▶ [TASK STATEMENT]: Rewrite every entry in the data listing below, putting "marble column" wherever "stone column" appears and keeping everything else the same.

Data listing

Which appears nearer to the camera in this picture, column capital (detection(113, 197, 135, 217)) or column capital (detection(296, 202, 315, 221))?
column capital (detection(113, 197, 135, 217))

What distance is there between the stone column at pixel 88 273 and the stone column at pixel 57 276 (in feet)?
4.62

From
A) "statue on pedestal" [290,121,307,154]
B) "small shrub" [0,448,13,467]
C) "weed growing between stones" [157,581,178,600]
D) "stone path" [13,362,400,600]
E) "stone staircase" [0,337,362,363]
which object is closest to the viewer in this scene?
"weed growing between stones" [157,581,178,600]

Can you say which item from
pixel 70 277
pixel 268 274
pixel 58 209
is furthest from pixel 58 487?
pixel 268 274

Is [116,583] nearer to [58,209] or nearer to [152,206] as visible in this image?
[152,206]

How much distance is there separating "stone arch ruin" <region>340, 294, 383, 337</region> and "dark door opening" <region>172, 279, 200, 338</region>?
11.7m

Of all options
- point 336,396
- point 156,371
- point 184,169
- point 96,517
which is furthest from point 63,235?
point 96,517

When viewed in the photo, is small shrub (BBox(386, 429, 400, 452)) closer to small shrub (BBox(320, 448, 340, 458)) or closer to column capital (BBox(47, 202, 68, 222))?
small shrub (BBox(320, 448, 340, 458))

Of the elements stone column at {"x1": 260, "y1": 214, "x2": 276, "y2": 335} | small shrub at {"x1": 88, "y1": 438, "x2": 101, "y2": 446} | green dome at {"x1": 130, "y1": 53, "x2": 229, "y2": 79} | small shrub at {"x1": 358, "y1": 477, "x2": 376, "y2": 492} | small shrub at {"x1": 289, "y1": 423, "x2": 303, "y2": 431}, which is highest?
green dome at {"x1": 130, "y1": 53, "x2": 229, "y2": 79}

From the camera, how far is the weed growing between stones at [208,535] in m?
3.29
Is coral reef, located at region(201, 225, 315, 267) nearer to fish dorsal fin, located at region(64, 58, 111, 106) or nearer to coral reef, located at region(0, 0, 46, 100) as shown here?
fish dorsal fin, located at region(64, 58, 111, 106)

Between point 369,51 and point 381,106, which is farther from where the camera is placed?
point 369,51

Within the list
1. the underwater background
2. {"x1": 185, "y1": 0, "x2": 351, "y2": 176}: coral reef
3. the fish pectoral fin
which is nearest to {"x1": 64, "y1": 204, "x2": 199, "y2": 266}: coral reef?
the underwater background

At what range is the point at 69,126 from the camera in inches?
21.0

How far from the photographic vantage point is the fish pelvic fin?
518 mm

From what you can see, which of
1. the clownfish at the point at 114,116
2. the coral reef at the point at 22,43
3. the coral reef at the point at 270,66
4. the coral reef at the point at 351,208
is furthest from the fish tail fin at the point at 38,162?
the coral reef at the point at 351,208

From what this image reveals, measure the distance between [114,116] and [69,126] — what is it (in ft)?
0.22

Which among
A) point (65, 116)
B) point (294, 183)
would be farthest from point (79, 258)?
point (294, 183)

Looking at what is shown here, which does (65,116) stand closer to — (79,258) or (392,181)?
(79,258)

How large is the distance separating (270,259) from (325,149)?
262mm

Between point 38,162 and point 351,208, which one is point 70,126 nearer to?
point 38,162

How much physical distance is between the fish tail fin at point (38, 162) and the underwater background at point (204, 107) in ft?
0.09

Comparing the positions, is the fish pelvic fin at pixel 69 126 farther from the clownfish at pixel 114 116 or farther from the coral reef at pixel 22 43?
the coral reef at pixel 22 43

▶ [CORRECT ANSWER]:
Which appears nearer to the camera in this picture, column capital (detection(113, 197, 135, 217)) or column capital (detection(296, 202, 315, 221))?
column capital (detection(113, 197, 135, 217))

What distance is there between the marble column at pixel 88 273 and the marble column at pixel 57 276 (in feet)?
4.62

From
A) "statue on pedestal" [290,121,307,154]
B) "small shrub" [0,448,13,467]
C) "weed growing between stones" [157,581,178,600]
D) "stone path" [13,362,400,600]
E) "stone staircase" [0,337,362,363]
which object is closest to the viewer in this scene?
"weed growing between stones" [157,581,178,600]

Can you say which item from
pixel 70 277
pixel 268 274
pixel 58 209
is furthest from pixel 58 487?
pixel 268 274

Is [116,583] nearer to [58,209] or nearer to [152,206] as visible in this image?
[152,206]

How much distance is there separating "stone arch ruin" <region>340, 294, 383, 337</region> and "dark door opening" <region>172, 279, 200, 338</region>?
11.7m

Of all options
- point 336,396
- point 156,371
- point 184,169
- point 96,517
which is furthest from point 63,235?
point 96,517

When viewed in the photo, is small shrub (BBox(386, 429, 400, 452)) closer to small shrub (BBox(320, 448, 340, 458)) or closer to column capital (BBox(47, 202, 68, 222))?
small shrub (BBox(320, 448, 340, 458))

Of the elements marble column at {"x1": 260, "y1": 214, "x2": 276, "y2": 335} | small shrub at {"x1": 88, "y1": 438, "x2": 101, "y2": 446} | green dome at {"x1": 130, "y1": 53, "x2": 229, "y2": 79} | small shrub at {"x1": 358, "y1": 477, "x2": 376, "y2": 492} | small shrub at {"x1": 289, "y1": 423, "x2": 303, "y2": 431}, which is highest?
green dome at {"x1": 130, "y1": 53, "x2": 229, "y2": 79}

From the camera, how far is the weed growing between stones at [208,535] in m?
3.29
Is coral reef, located at region(201, 225, 315, 267) nearer to fish dorsal fin, located at region(64, 58, 111, 106) or nearer to coral reef, located at region(0, 0, 46, 100) as shown here?
fish dorsal fin, located at region(64, 58, 111, 106)

Between point 369,51 and point 381,106, which is farther from where the camera is placed?
point 369,51

Within the list
1. the underwater background
2. {"x1": 185, "y1": 0, "x2": 351, "y2": 176}: coral reef
3. the fish pectoral fin
which is nearest to {"x1": 64, "y1": 204, "x2": 199, "y2": 266}: coral reef?
the underwater background

At what range is the point at 69,126 from the camera in inches?
21.0

How far from the photographic vantage point is the fish pelvic fin?
518 mm

From what you can see, which of
1. the clownfish at the point at 114,116
2. the coral reef at the point at 22,43
3. the coral reef at the point at 270,66
4. the coral reef at the point at 351,208
is furthest from the fish tail fin at the point at 38,162?
the coral reef at the point at 351,208

From what this image reveals, measure the distance between [114,116] and [69,126] — what is it (in ft)?
0.22

Which among
A) point (65, 116)
B) point (294, 183)
would be farthest from point (79, 258)?
point (294, 183)

Looking at what is shown here, which does (65,116) stand closer to — (79,258) or (392,181)?
(79,258)

How large is the distance separating (270,259) from (325,149)?
262mm

Between point 38,162 and point 351,208, which one is point 70,126 nearer to?
point 38,162

How much physical distance is between the fish tail fin at point (38, 162) and the underwater background at point (204, 107) in ft?
0.09

Comparing the positions, is the fish pelvic fin at pixel 69 126 farther from the clownfish at pixel 114 116 or farther from the coral reef at pixel 22 43?
the coral reef at pixel 22 43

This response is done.